Set out exactly every line of the entries below, starting at the line that holds "Plasmodium falciparum-infected red" and stopping after the line that holds "No Plasmodium ovale, Plasmodium".

[Provided information]

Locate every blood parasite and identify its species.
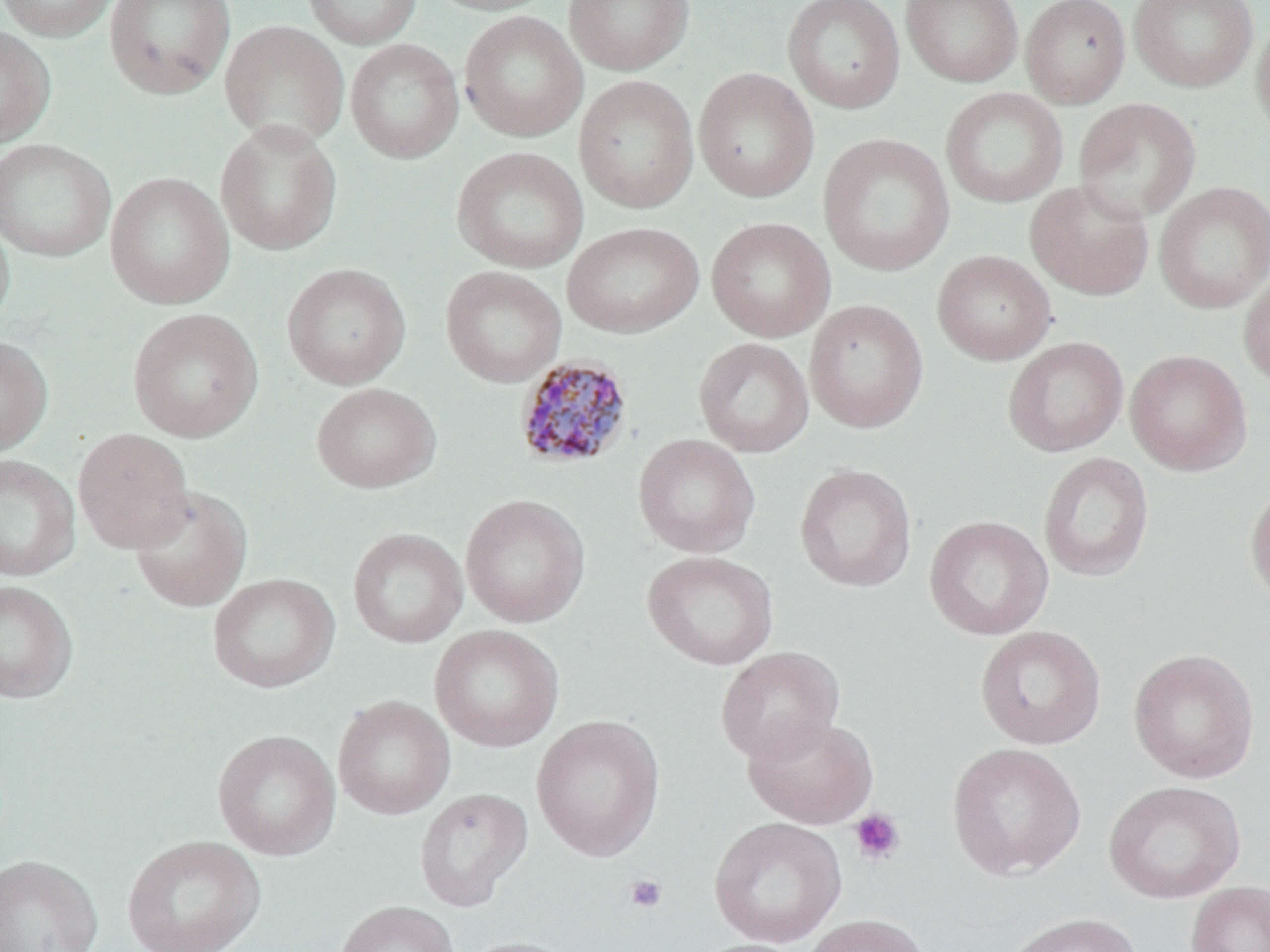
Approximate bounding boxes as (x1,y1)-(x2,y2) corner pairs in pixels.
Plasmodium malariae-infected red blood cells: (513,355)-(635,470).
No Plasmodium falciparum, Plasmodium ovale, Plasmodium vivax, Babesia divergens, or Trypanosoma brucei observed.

[/Provided information]
[Provided information]

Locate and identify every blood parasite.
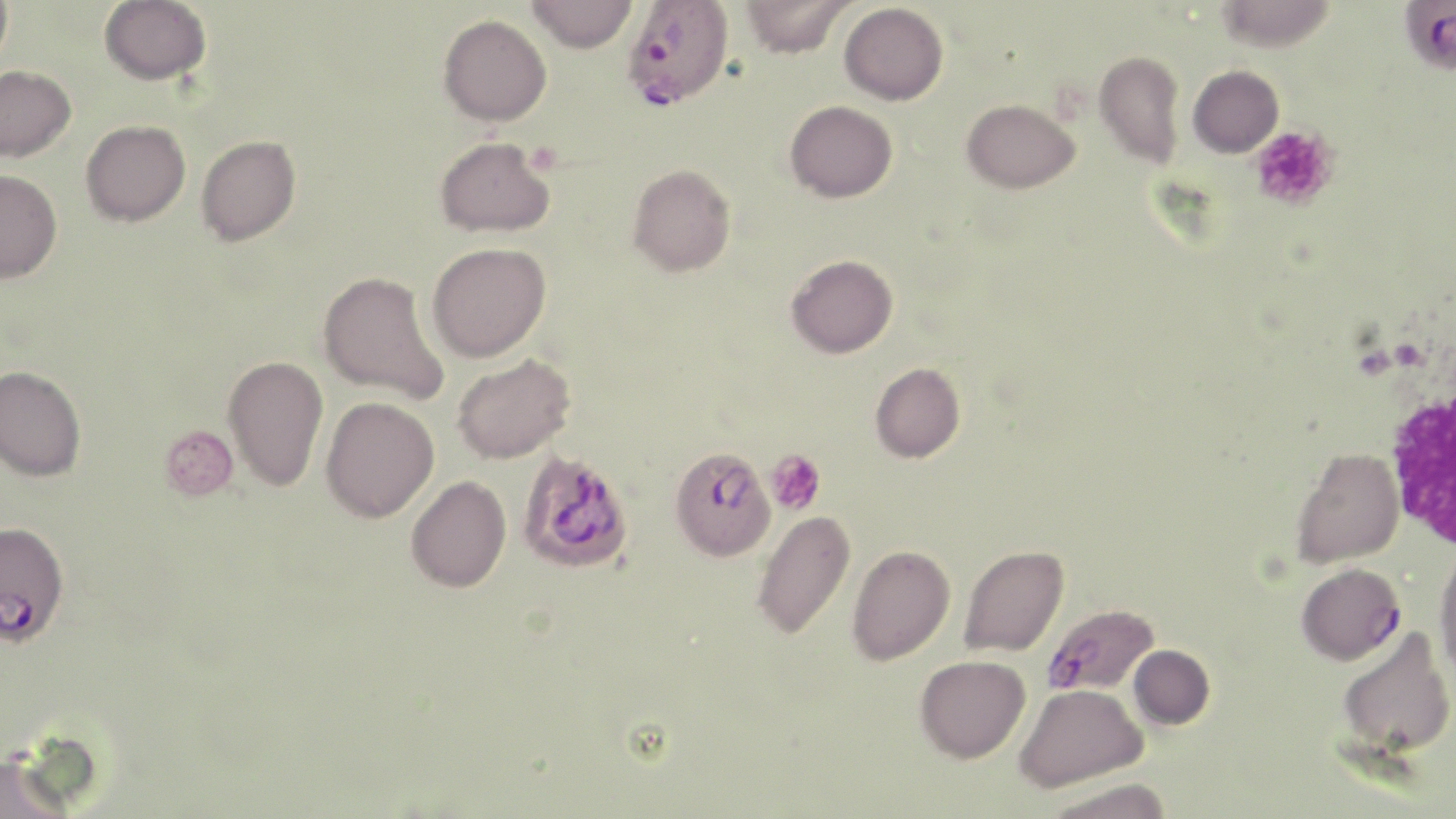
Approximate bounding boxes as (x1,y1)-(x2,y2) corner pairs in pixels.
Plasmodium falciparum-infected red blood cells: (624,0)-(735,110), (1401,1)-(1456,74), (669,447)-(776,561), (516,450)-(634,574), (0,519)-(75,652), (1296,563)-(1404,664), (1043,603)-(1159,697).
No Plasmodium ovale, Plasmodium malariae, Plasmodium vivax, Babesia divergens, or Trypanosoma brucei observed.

[/Provided information]

## Result of this task
Plasmodium falciparum-infected red blood cells: (624,0)-(735,110), (1401,1)-(1456,74), (669,447)-(776,561), (516,450)-(634,574), (0,519)-(75,652), (1296,563)-(1404,664), (1043,603)-(1159,697).
No Plasmodium ovale, Plasmodium malariae, Plasmodium vivax, Babesia divergens, or Trypanosoma brucei observed.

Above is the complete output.